Rum production in Guyana goes as far as the 1650s, by the 1700s having over 300 sugar estates each producing their own rum. In 1952 the number of rum distilleries shrunk drastically to just 9. At the time there were just two rum companies remaining – Guyana Distillers Limited and Diamond Liquors Limited. After Guyana gained its independence from Britain in 1966 the government started buying shares in the remaining distilleries and in 1983 the two rum companies and all the distilleries merged under one hold – Diamond Distillery Limited. All the distilleries closed, except the Diamond Distillery and all the equipment was moved there in order to preserve all the marques that the different stills could produce.

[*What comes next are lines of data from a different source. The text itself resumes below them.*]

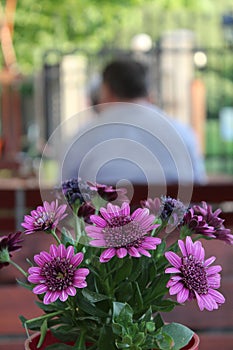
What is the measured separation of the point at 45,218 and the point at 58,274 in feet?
0.31

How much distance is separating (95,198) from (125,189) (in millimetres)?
53

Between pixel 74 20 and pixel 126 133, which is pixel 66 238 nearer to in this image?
pixel 126 133

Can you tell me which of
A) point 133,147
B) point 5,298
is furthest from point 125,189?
point 133,147

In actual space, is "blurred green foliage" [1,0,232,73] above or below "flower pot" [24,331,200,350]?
above

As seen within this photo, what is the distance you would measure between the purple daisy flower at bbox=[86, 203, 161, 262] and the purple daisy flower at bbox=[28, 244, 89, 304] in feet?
0.10

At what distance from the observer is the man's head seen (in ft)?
11.0

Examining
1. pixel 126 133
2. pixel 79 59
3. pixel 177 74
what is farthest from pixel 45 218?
pixel 79 59

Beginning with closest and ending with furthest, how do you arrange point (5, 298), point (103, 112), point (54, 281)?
point (54, 281), point (5, 298), point (103, 112)

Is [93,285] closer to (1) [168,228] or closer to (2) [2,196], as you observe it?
(1) [168,228]

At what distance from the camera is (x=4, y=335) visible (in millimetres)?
1719

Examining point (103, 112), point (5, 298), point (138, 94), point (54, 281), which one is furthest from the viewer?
point (138, 94)

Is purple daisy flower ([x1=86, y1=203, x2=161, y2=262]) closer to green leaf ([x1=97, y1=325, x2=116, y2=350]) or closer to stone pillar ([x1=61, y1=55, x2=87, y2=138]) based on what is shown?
green leaf ([x1=97, y1=325, x2=116, y2=350])

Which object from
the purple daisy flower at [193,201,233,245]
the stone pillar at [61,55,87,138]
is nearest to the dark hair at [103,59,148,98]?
the purple daisy flower at [193,201,233,245]

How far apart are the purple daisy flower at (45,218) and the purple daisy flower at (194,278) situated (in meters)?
0.15
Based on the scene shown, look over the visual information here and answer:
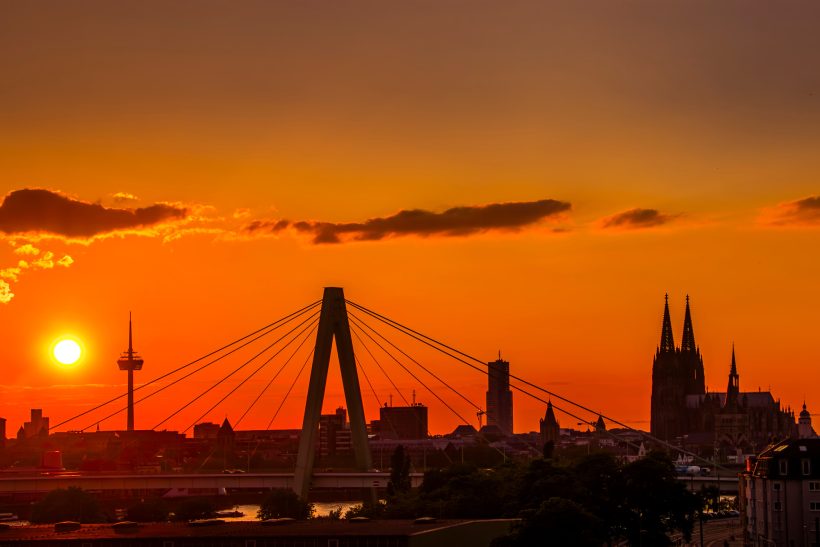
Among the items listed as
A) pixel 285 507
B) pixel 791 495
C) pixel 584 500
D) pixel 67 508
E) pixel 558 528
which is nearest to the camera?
pixel 558 528

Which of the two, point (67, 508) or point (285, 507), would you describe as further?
point (67, 508)

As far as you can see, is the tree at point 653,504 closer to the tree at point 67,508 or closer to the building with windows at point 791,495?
the building with windows at point 791,495

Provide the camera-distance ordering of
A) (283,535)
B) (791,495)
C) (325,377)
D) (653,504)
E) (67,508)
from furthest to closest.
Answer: (67,508) < (325,377) < (653,504) < (791,495) < (283,535)

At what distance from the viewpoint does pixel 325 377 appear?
342 feet

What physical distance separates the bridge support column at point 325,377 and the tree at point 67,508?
25.7 m

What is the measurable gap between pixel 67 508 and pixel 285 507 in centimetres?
2732

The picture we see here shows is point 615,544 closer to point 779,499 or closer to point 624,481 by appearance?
point 624,481

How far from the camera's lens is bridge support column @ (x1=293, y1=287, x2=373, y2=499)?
10438 cm

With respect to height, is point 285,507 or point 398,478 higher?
point 398,478

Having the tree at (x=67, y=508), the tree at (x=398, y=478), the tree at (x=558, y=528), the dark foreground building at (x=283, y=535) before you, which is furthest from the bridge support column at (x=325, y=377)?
the tree at (x=558, y=528)

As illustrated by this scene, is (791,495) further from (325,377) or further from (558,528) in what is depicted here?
(325,377)

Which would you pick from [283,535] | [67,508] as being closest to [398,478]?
[67,508]

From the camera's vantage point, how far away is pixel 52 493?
132 m

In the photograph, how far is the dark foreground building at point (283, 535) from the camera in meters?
73.6
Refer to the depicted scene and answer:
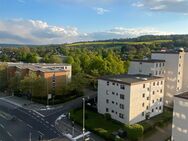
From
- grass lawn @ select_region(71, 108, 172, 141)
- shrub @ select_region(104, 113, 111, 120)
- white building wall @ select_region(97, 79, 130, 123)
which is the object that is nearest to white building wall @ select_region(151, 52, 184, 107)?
grass lawn @ select_region(71, 108, 172, 141)

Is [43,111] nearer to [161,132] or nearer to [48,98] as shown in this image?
[48,98]

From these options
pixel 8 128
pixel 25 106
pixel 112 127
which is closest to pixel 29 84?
pixel 25 106

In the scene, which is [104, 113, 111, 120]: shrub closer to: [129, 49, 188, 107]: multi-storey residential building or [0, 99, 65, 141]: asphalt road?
[0, 99, 65, 141]: asphalt road

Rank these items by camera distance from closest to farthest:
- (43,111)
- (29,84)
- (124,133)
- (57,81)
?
(124,133), (43,111), (29,84), (57,81)

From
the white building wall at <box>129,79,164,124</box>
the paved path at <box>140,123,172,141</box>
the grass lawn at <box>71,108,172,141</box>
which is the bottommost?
the paved path at <box>140,123,172,141</box>

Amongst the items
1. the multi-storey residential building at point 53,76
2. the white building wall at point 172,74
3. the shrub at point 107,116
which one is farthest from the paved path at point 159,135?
the multi-storey residential building at point 53,76

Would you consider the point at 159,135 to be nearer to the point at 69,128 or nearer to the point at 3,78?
the point at 69,128
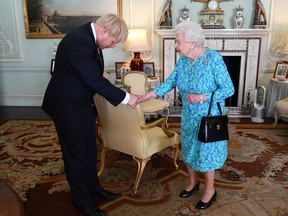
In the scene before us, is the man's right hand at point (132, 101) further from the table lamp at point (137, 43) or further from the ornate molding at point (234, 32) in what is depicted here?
the ornate molding at point (234, 32)

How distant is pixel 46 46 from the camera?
5.42m

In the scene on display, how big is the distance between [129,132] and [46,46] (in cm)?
368

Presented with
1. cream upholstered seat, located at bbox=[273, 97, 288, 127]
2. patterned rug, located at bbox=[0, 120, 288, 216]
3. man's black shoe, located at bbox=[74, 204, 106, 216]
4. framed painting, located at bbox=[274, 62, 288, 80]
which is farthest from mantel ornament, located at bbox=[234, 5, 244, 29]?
man's black shoe, located at bbox=[74, 204, 106, 216]

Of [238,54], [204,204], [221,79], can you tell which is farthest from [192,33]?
[238,54]

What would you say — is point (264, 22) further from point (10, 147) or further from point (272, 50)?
point (10, 147)

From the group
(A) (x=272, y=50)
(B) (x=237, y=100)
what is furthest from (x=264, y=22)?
(B) (x=237, y=100)

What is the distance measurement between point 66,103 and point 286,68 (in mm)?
3635

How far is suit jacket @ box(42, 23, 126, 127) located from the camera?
6.17ft

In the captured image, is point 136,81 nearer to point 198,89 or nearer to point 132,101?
point 132,101

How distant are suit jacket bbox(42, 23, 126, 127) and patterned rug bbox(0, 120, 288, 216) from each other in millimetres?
826

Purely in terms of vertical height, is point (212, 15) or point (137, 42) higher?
point (212, 15)

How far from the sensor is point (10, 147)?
11.8 feet

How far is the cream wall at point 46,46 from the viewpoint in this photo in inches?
191

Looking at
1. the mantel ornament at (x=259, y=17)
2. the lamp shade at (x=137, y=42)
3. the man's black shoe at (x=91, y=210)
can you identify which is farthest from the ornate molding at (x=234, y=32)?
the man's black shoe at (x=91, y=210)
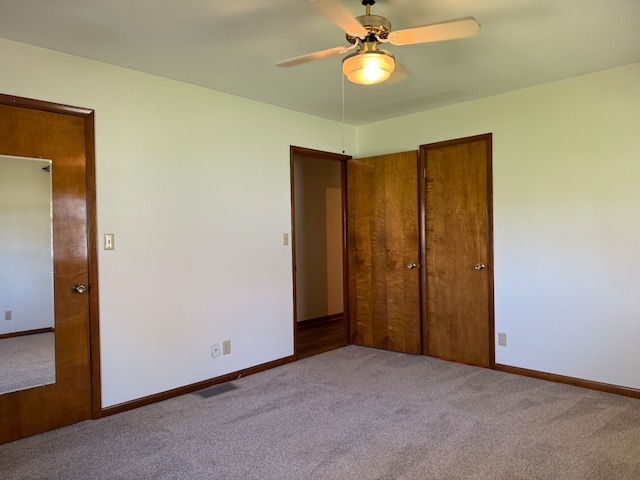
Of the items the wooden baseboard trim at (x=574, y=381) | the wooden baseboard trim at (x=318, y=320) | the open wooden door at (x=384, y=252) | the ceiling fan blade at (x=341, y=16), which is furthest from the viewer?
the wooden baseboard trim at (x=318, y=320)

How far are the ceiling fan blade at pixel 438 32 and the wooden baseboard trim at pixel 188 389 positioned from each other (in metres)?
2.83

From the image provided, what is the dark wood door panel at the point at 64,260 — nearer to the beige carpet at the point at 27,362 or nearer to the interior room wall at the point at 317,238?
the beige carpet at the point at 27,362

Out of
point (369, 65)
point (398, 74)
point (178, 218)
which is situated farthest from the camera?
point (178, 218)

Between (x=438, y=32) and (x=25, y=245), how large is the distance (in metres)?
2.74

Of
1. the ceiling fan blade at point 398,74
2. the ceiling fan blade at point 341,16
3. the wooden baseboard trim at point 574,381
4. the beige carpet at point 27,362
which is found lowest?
the wooden baseboard trim at point 574,381

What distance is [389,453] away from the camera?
2.37 m

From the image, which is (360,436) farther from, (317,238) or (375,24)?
(317,238)

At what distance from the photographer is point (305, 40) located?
263 cm

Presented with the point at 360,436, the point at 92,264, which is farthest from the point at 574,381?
the point at 92,264

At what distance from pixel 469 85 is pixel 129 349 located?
10.9 ft

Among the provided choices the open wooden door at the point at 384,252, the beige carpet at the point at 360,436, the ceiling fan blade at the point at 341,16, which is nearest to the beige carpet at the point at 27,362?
the beige carpet at the point at 360,436

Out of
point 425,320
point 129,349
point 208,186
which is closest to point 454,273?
point 425,320

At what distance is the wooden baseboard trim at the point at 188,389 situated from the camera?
9.77 feet

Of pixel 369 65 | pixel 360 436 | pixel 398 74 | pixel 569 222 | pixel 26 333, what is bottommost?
pixel 360 436
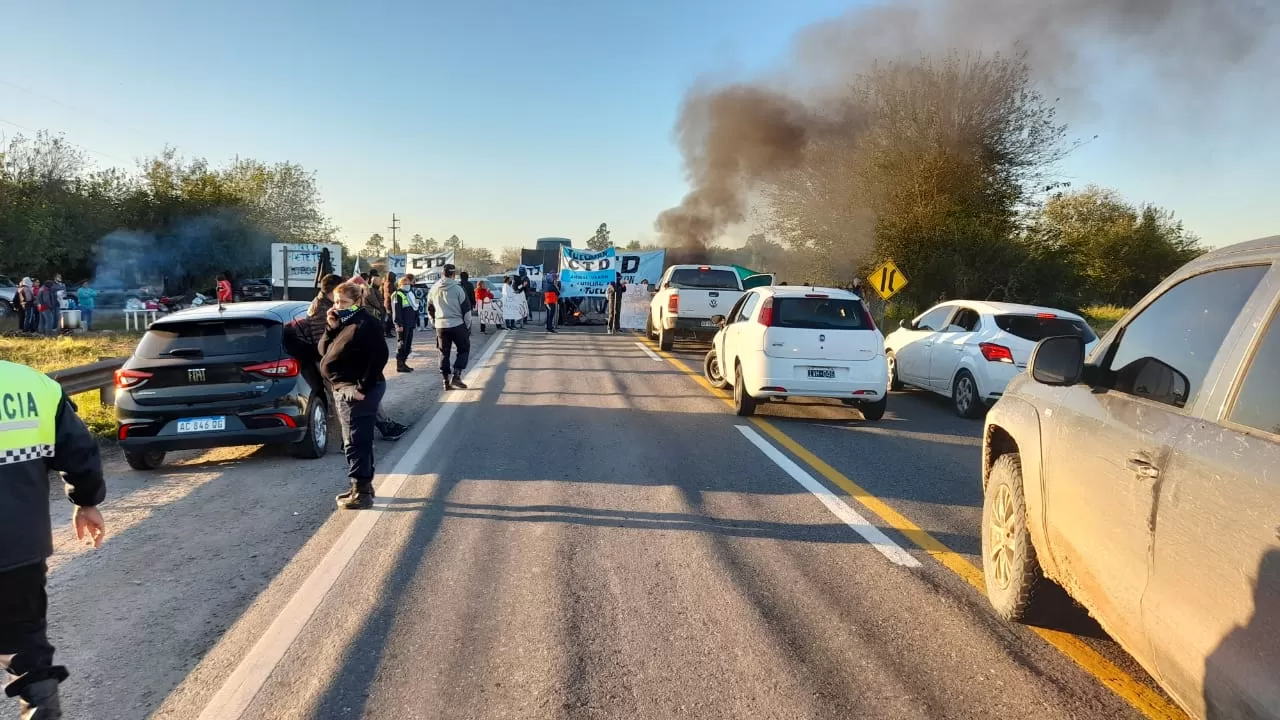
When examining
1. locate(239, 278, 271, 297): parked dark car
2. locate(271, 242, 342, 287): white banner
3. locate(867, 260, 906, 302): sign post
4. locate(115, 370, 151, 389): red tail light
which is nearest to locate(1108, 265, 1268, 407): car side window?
locate(115, 370, 151, 389): red tail light

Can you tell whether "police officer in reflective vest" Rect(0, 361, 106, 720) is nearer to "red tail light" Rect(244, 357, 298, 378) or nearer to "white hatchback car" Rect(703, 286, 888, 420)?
"red tail light" Rect(244, 357, 298, 378)

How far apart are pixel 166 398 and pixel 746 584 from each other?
540 cm

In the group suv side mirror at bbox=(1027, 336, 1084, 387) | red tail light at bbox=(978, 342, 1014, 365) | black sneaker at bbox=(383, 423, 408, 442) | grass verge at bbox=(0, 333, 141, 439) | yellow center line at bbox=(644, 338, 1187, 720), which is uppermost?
suv side mirror at bbox=(1027, 336, 1084, 387)

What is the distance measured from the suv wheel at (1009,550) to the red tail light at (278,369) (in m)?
5.81

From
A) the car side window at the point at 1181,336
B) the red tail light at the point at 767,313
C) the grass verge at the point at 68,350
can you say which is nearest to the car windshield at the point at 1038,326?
the red tail light at the point at 767,313

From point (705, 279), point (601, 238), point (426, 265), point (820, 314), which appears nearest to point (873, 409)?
point (820, 314)

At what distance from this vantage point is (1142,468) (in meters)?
2.68

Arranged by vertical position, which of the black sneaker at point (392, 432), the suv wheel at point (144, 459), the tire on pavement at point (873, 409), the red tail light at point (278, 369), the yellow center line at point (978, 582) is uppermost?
the red tail light at point (278, 369)

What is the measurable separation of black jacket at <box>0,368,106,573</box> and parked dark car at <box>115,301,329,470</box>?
15.2 feet

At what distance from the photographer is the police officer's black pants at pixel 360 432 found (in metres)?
5.90

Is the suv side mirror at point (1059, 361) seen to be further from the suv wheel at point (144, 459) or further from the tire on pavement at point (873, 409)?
the suv wheel at point (144, 459)

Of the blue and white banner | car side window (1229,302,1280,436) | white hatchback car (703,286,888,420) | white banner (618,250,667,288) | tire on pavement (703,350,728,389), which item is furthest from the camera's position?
white banner (618,250,667,288)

he Enmore Coffey Wooden Still was installed at the Enmore Estate Distillery in 1880 before being moved to Diamond Distillery in 1993 when the Enmore Distillery had to be closed. The still itself is almost identical to the first column still made by Aeneas Coffey in 1832 and, as I mentioned before, it is the only wooden continuous still that works in the world. The EHP (named after the founder of the Enmore Estate – Edward Henry Potter) is the marque used to describe the rum made in the Enmore Still.
That should do it for now, lets have a look at the bottle. My El Dorado Rare Collection Enmore 1996 is made from Guyanese molasses and it was distilled in 1996 in the aforementioned Enmore Wooden Coffey Still. Aged for 21 years in Guyana in ex-Bourbon barrels and bottled at 57.2% ABV. This is a limited release although I don’t know how many bottles were available – El Dorado is not great at advertising their limited ranges.
Now I mentioned at the beginning “rich and sweet” and while a lot of the flavours in the El Dorado range come from their unique stills they also have this “habit” of sweetening their stuff. A real shame if you ask me, but most of the bottles from the Rare Collection that have been measured/tested are supposedly free of any sweetner. I went to Johnny Drejer’s website to check my Enmore and apparently there is the possibility that this could have around 8 grams of sugar per liter – quite a small number so I’m kinda okay with it. Enough is enough I need some rum.
On the nose this is rich and intense, very chocolaty. Dark chocolate brownies, raisins, sweet plums, licorice and damp oak. The anise/licorice aroma that’s present in almost all the “heritage stills” rums is present here as well. Burnt orange and pink grapefruit zest. Old leather, English Breakfast tea, nuts and overripe banana. Quite complex and very inviting.
On the palate again, chocolate. A lot of dark chocolate, coffee, sweet tobacco, marmalade, licorice, After Eights and apricots. Quite nutty with walnuts and almonds. It has some fortified wine flavours, mostly sherry and funky flavours like rubber and mothballs. Very oaky and with that some spices – black pepper and cloves. It has a nice oily mouthfeel and the finish lingers with dark chocolate, cocoa butter and English Breakfast tea. Yum!
This is very good, I’m a fan of the Port Mourants, and this has some similarities but it’s tamed, more tender. The oak influence is very strong, I feel like that’s why it might or not might be the 8 grams of sugar per liter in there, but I couldn’t say I can taste it. This is a pricey bottle, as most of the rums coming from DDL are, but delicious nonetheless.